Chapter 3 Summary
Henry spends the winter travelling around Italy. When he returns in the spring, he finds that the company still lives in the same town and in the same quarters. All is green now, and there are even some signs of green on the mangled mountain slopes. There are now more hospitals, along with more British men and women. Henry wanders the streets and finally comes back to the make-shift hospital where he and his comrades are housed. He goes to his room and finds his roommate, Lieutenant Rinaldi, asleep in bed. Rinaldi, a surgeon, greets Henry warmly when he awakens. He asks about Henry’s adventures. When Henry rattles off a list of towns he visited, Rinaldi complains that he sounds like a train schedule. Rinaldi asks where Henry met “her,” assuming there was a young lady somewhere along the adventure. He says that there are beautiful girls now in Gorizia, especially the English girls. Rinaldi announces that he is now in love with a Miss Barkley, whom he will probably marry.

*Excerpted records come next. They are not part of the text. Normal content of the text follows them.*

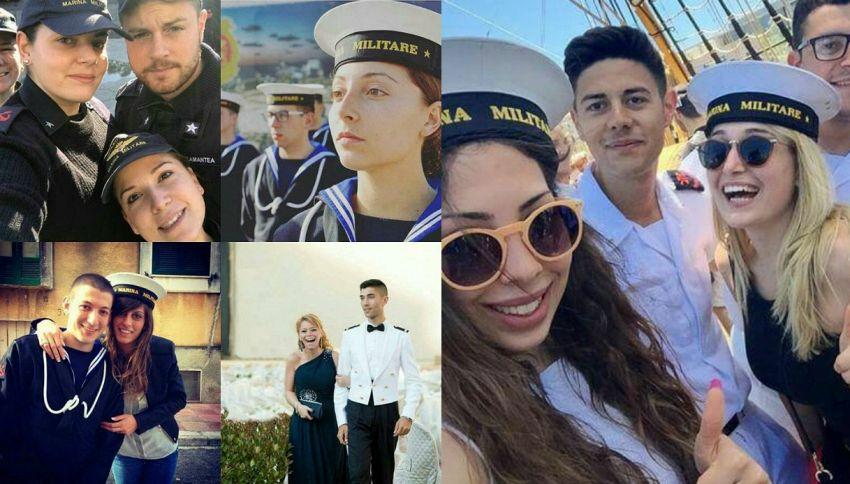Fai un selfie con il marinaio: l'iniziativa social della Marina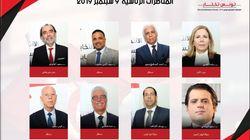 Élection présidentielle: Suivez le direct du troisième débat entre les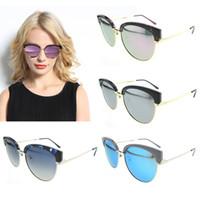 Wholesale Women s Handmade Butterfly Acetate Polarized Vintage Retro Sunglasses Oculos de sol Gafas de sol Glasses Frames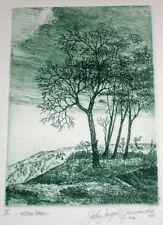 Etching HILLTOP TREES Artist Signed 1980 John J. Gerasimchik , NYC , Landscape
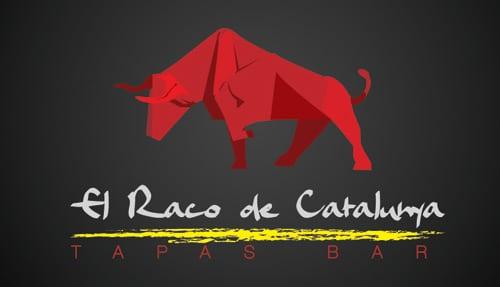 Raco de Catalunya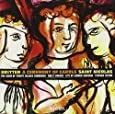 Britten: A Ceremony Of Carols (Saint Nicolas)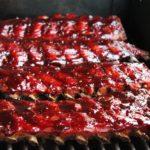 Spare Ribs grillen-Rezept-3 2 1-Die Frau am Grill-Beitragsbild-web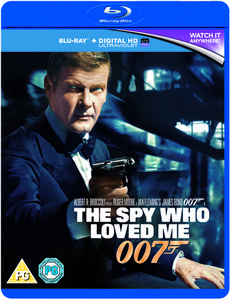 The Spy Who Loved Me (Includes HD UltraViolet Copy)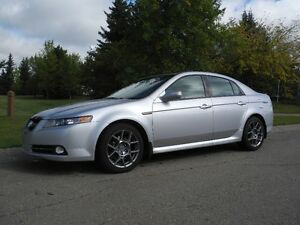 2007 Acura TL Type S Sedan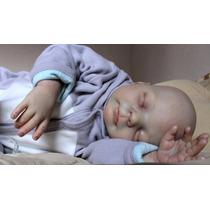 Bebe Reborn Kit Importado Pintado A Mano Técnica Europea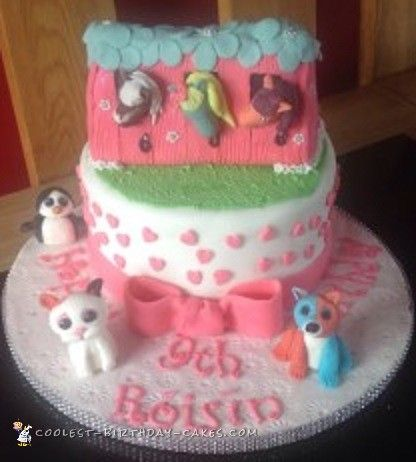 2800 Best Coolest Birthday Cakes Images On Pinterest
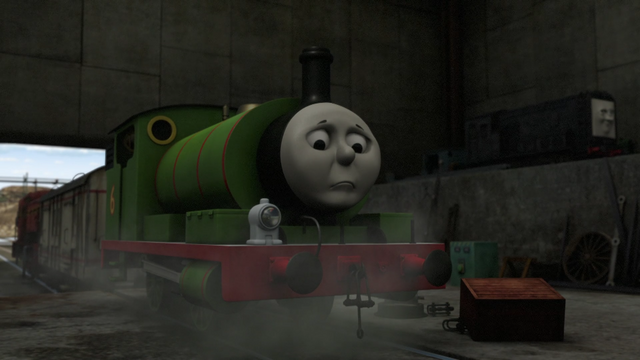 File:DayoftheDiesels155.png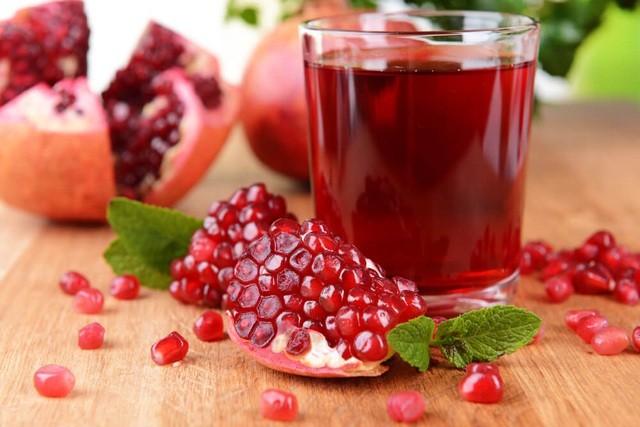 Thực phẩm giải độc, nâng cao sức đề kháng cho phổi chống Covid-19 ảnh 5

Henry asks about the hospital work since he’s been gone. Rinaldi states that it is mostly small illnesses, discomforts, and diseases, with very few war wounds other than self-inflicted ones. But the war is scheduled to start the next week, so it will all start up again. He asks Henry if he thinks he should marry Miss Barkley after the war is over. Henry’s disinterested reply is “absolutely.”
As Henry washes up, Rinaldi tries to borrow fifty lire from him because he wants to make Miss Barkley believe that he is a man of “sufficient wealth.” Henry simply tells him to go to hell. In the mess hall that evening, Henry sits next to the priest, who is disappointed and hurt that Henry did not visit his family in Abruzzi. He had told them that Henry was coming, so they had prepared to receive him. Henry feels disappointed in himself and says, “We did not do the things we wanted to do.” As they talk amidst the buzz of conversation from the other officers, Henry reflects that he avoided any place where the winter lay heavy. He stayed near cafés and hotels, occasionally waking up with someone he did not remember. He does not share any of this with the priest, however, and the two of them are still friends despite the priest's disappointment. The captain once again begins tormenting the priest, first teasing him about girls and then alleging that he wants the Austrians to win (as he had said the pope wanted them to). The major tells the captain to leave the priest alone, that he is “all right.” The captain remarks that the priest cannot do anything about girls anyway.